DIRECTIONS
In the records below, find the line containing "Acid House Kings" and the line containing "Try Something NEW Everyday !!". Give again exactly those lines and every line between them, omitting the pictures.

(Caption-style text data)
--*--
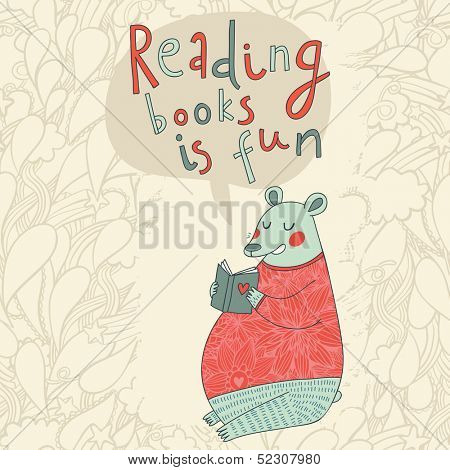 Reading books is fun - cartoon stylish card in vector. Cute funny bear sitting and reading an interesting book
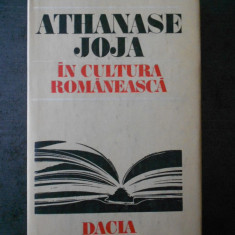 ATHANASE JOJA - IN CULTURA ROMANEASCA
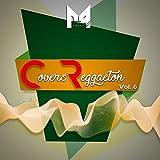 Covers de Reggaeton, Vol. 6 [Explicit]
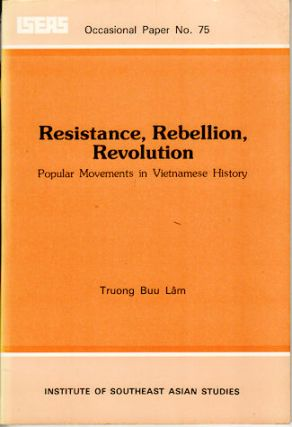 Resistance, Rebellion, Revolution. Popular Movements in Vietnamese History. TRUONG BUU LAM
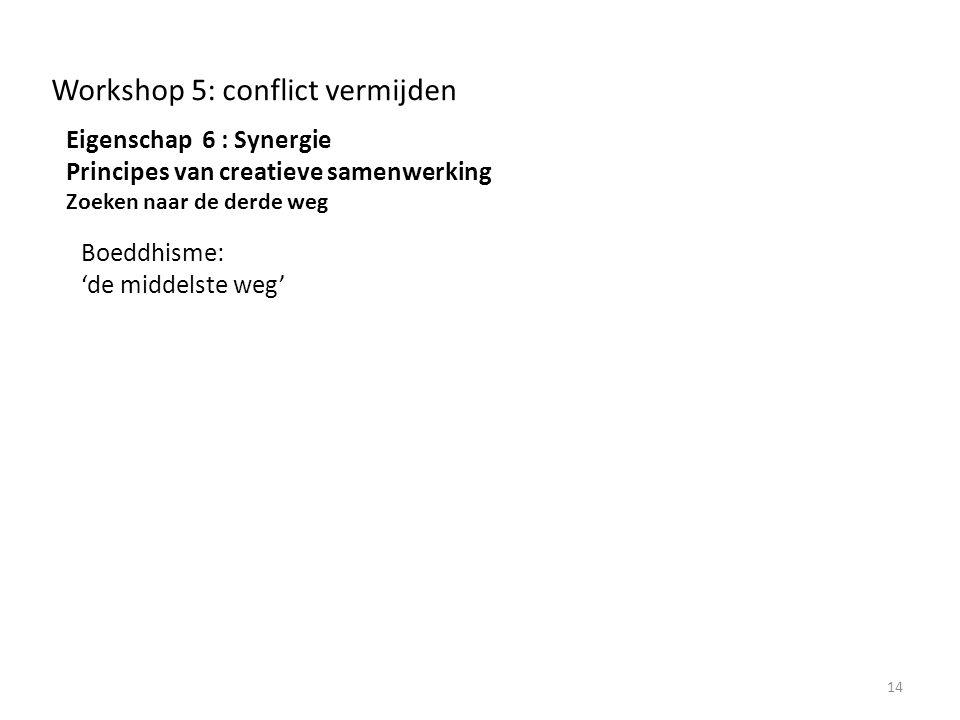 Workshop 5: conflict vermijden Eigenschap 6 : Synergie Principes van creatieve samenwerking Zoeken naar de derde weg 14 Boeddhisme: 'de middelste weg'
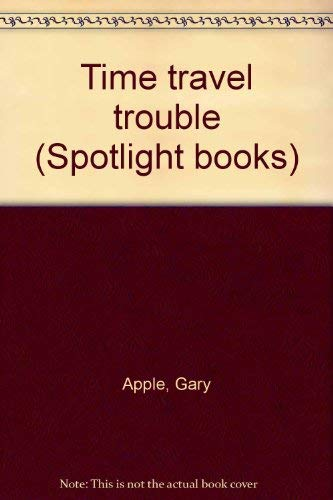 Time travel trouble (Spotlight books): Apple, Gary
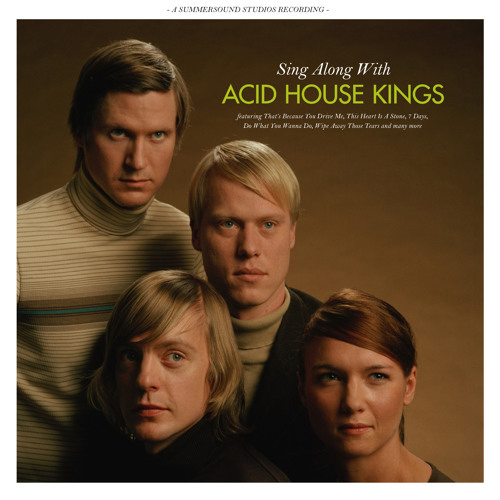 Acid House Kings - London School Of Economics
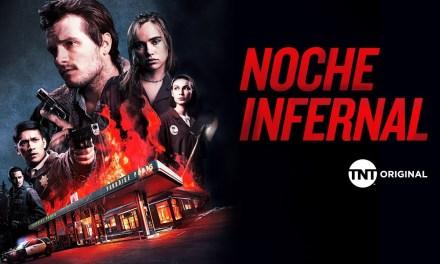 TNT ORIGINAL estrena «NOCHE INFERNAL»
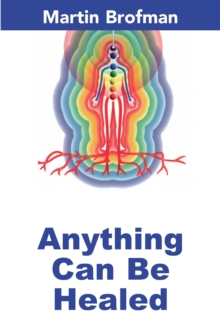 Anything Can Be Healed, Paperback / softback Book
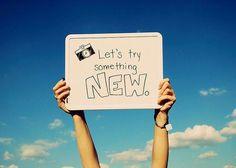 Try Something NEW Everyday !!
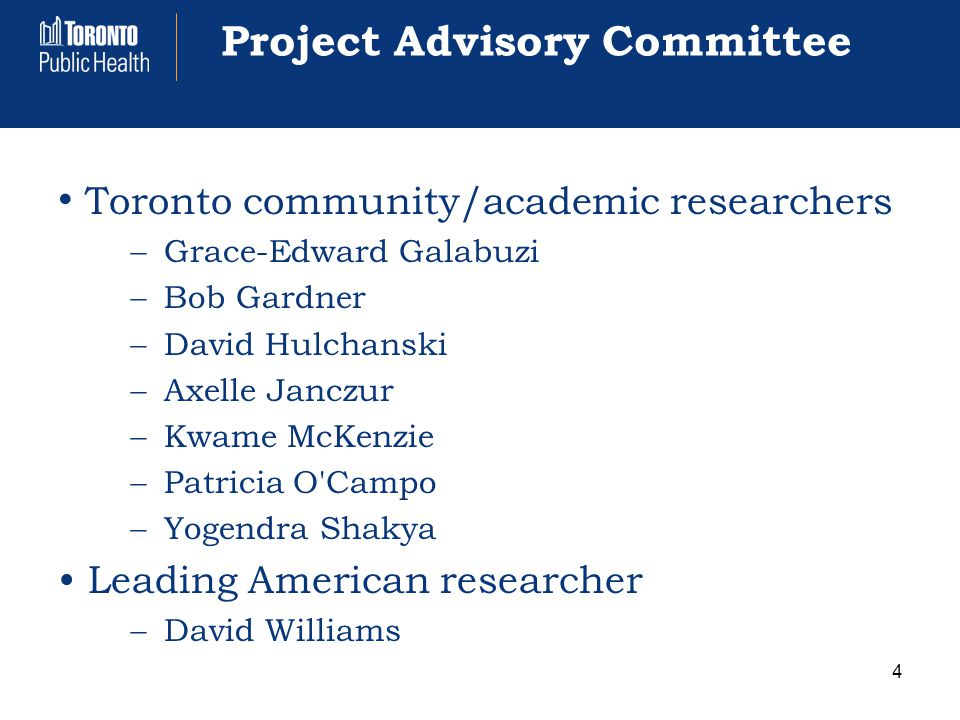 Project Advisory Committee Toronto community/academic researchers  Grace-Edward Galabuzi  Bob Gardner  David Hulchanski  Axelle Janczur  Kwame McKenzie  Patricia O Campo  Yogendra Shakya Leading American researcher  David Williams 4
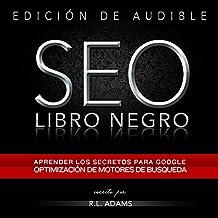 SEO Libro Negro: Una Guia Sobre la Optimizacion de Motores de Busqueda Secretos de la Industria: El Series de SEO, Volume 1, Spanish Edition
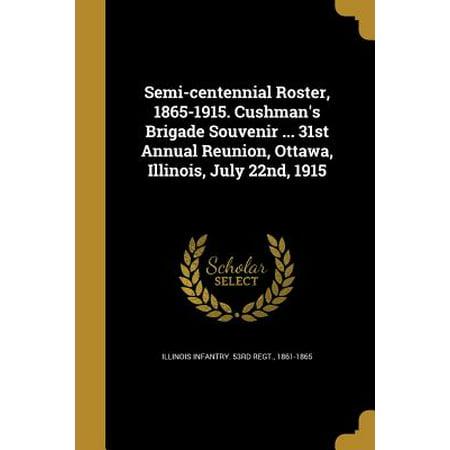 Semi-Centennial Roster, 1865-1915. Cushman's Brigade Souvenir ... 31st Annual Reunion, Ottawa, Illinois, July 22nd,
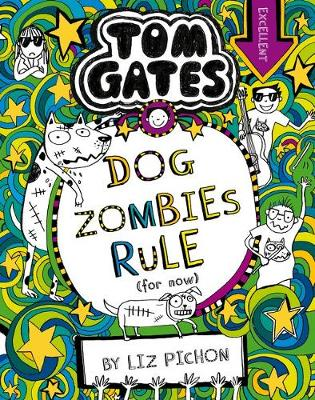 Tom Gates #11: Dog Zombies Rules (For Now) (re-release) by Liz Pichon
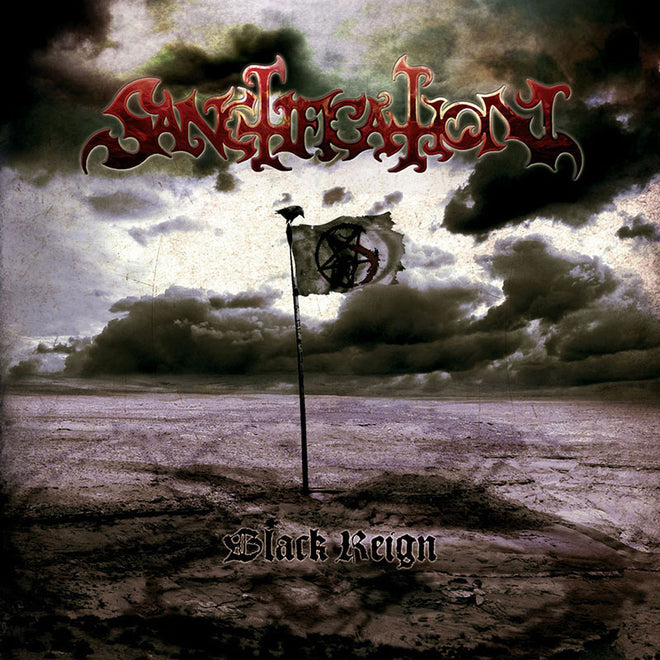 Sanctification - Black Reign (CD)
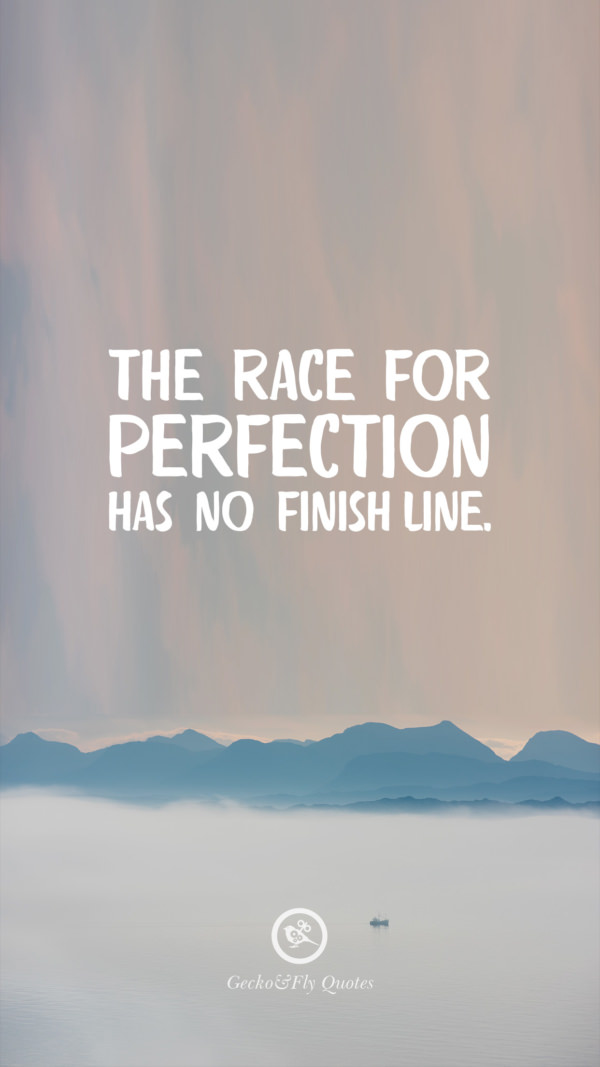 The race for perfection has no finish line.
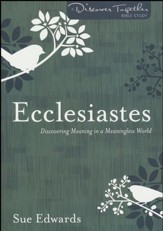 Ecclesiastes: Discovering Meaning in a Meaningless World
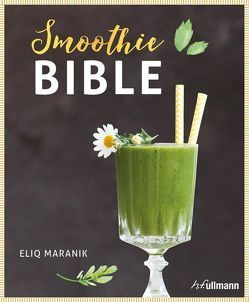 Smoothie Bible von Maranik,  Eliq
--*--
EXPECTED ANSWER
 Acid House Kings - London School Of Economics
 TNT ORIGINAL estrena «NOCHE INFERNAL»
 Anything Can Be Healed, Paperback / softback Book
 Try Something NEW Everyday !!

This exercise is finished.